_Exercise prompt_
Transcribe the section of the selected text on game server design from "Technically, all dedicated" up to and including "and add redundancy.".

_Selected text_
________

Complex issues are common in MMO game servers, such as passing game entities between server instances, sharding or phasing the game world, and physically co-locating the instances simulating adjacent game world areas. The compute and memory requirements to calculate state updates for a persistent world containing hundreds or thousands of players can lead to solutions such as the time dilation of Eve Online™.

Request/response based servers

Technically, all dedicated game servers are based on a series of requests and responses. In particular, however, mobile game servers, without a critical demand for real-time communication, have adopted HTTP request and response semantics like those used in web hosting.

The challenges for request/response game servers are the same as those for any web service, including:

Keeping the response time of the game server as fast as possible.
Distributing the game servers globally to reduce latency and add redundancy.
Validating the game client's actions on the server to protect against exploits or cheating.
Hardening the game servers against denial of service and other attacks.
Implementing exponential delay for communication retries on the client side.
Creating “sticky” sessions or externalizing process state.

The strengths of request/response game servers, such as compact communication semantics and ease of retries after an application or network failure, work well for turn-based and mobile games. We recommend that servers of this type use a serverless API on a platform such as App Engine or Cloud Run.

Externalizing the game world state

Increasingly, players expect zero game downtime. This means you need to protect their experience from issues affecting individual server instances. To help do so, a game should persist the player state outside of a single game-server process. The advantages are many, such as resilience against crashed server processes and the ability to effectively load-balance.

Unfortunately, simply using externalized state patterns popular in web services can be problematic for a number of reasons, including:

The speed at which updates can be written to external state can be a challenge when you have many unique entities updating dozens of times per second. This is true even if you use memory-cached key-value stores such as Memcached or Redis.
The tail-end latency of queries against external-state caches represents a large problem. It's difficult to meet state-update deadlines if 1%, or even 0.1%, of your queries have latency an order of magnitude larger than the update deadline.
Determining which processes have read-only versus read-write authority over objects in your external state cache introduces complexity to the server model.

However, solving these problems has several beneficial side-effects. Successfully externalized state available to many processes with proper access management in place can greatly simplify the ability to calculate portions of the game state update in parallel. It is similarly advantageous for migrating entities between instances.

Google Cloud dedicated game server resources

The following articles describe how to run dedicated game servers on Google Cloud.

Backend

Backend services present interfaces only to other frontend and backend services. External clients can't directly communicate with a backend service. Backend services typically provide a way for you to store and access data, such as game state data in a database, or logging and analytics events in a data warehouse.

Game database

Among the scenarios that can cause players to quit playing your game and never return are non-working servers and the loss of player progress. Unfortunately, both are possible if you have a poorly designed database layer.

________

Captioned web image data
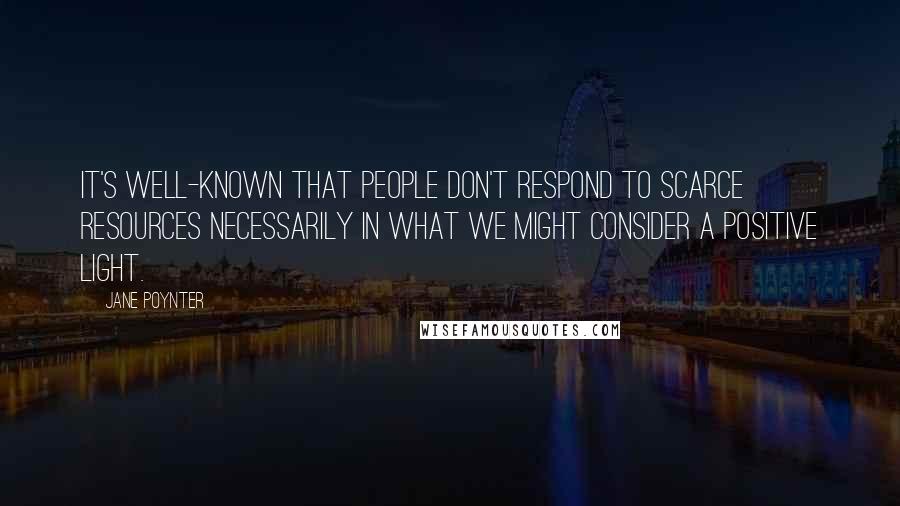 Jane Poynter Quotes: It's well-known that people don't respond to scarce resources necessarily in what we might consider a positive light.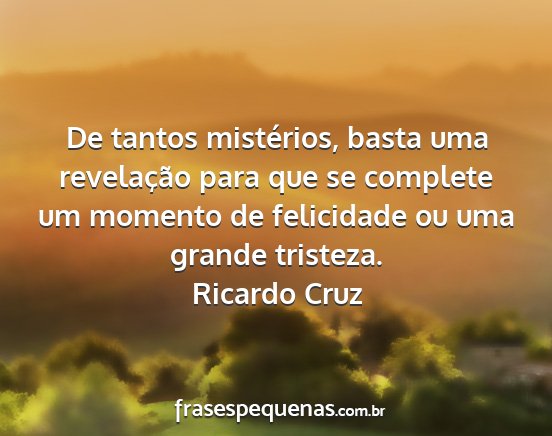 Ricardo Cruz - De tantos mistérios, basta uma revelação para...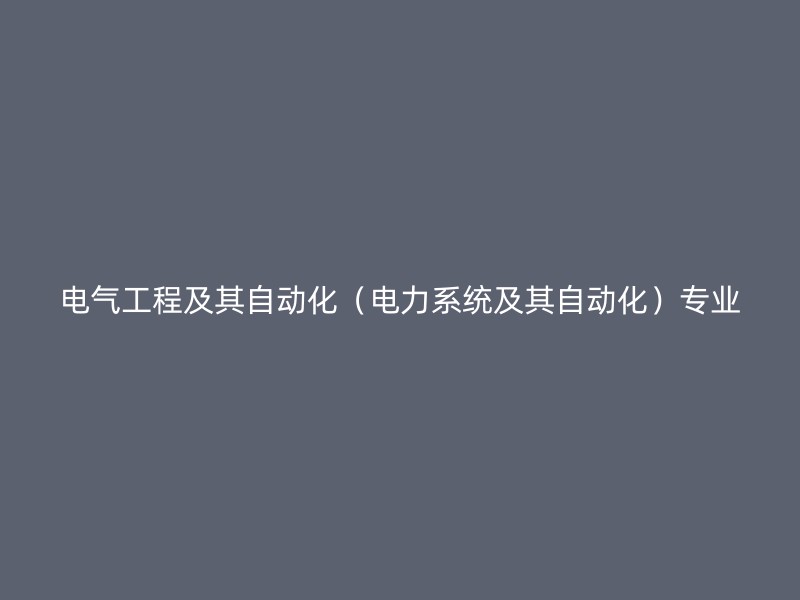 电气工程及其自动化（电力系统及其自动化）专业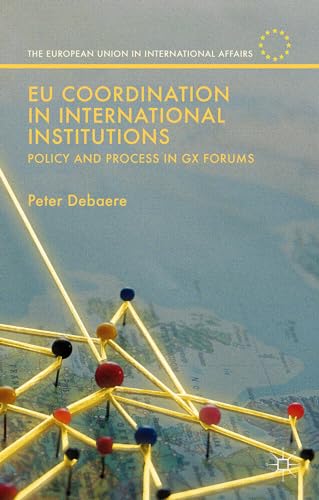 EU Coordination in International Institutions Policy and Process in Gx Forums [Hardcover]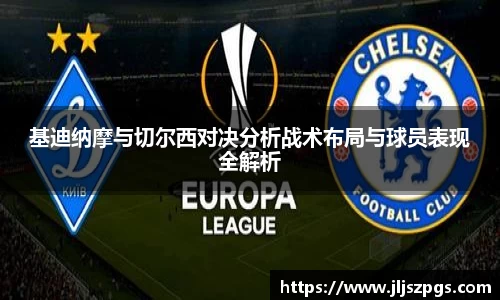 基迪纳摩与切尔西对决分析战术布局与球员表现全解析
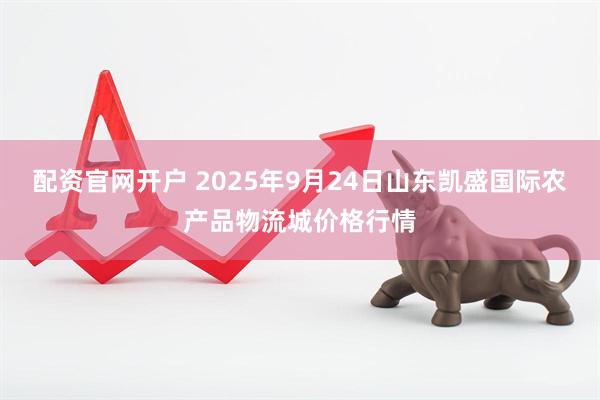 配资官网开户 2025年9月24日山东凯盛国际农产品物流城价格行情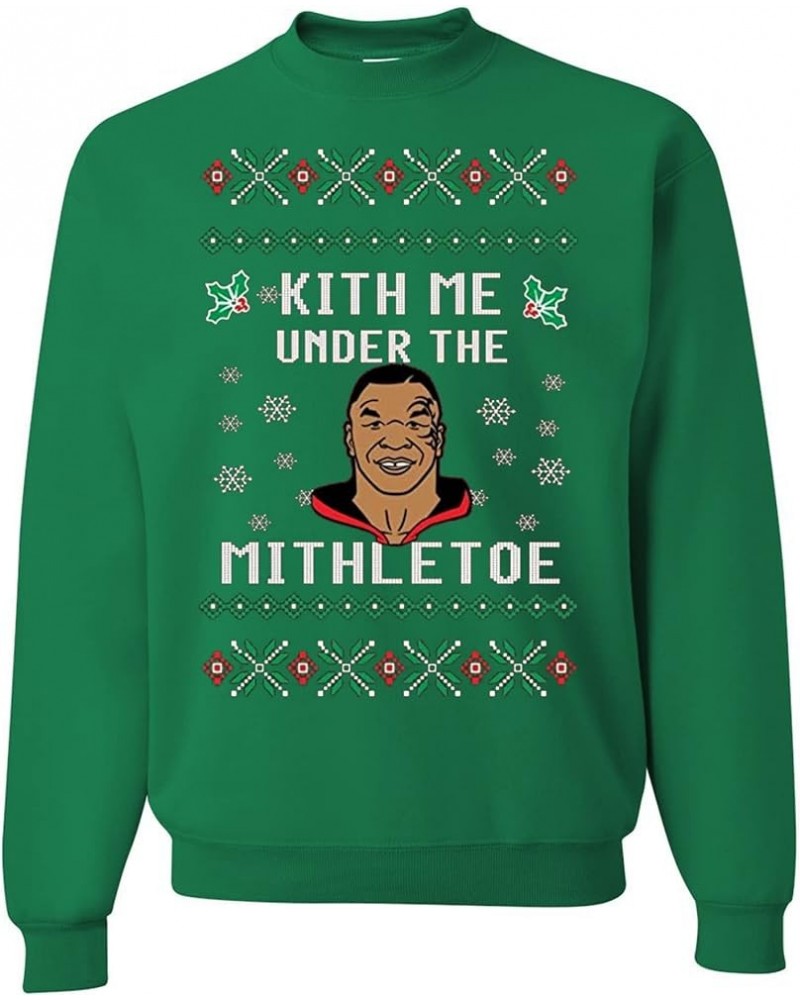 Mike Tyson Kith Me Under The Mithletoe Ugly Christmas Crewneck Sweatshirt Kelly Green $15.05 T-Shirts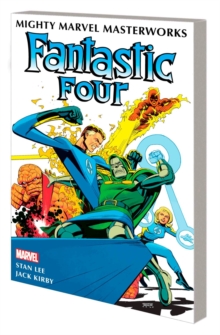 Image for Mighty Marvel Masterworks: The Fantastic Four Vol. 3 - It Started on Yancy Street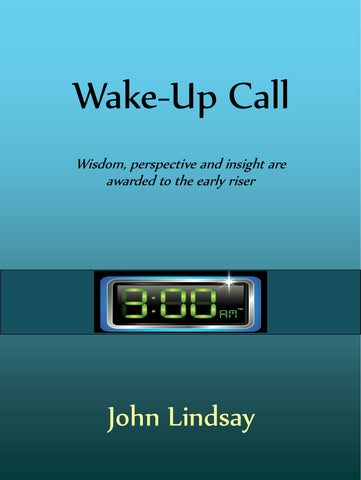 Wake-Up Call: Wisdom, perspective and insight are awarded to the early riser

________

_Exercise response_
Technically, all dedicated game servers are based on a series of requests and responses. In particular, however, mobile game servers, without a critical demand for real-time communication, have adopted HTTP request and response semantics like those used in web hosting.

The challenges for request/response game servers are the same as those for any web service, including:

Keeping the response time of the game server as fast as possible.
Distributing the game servers globally to reduce latency and add redundancy.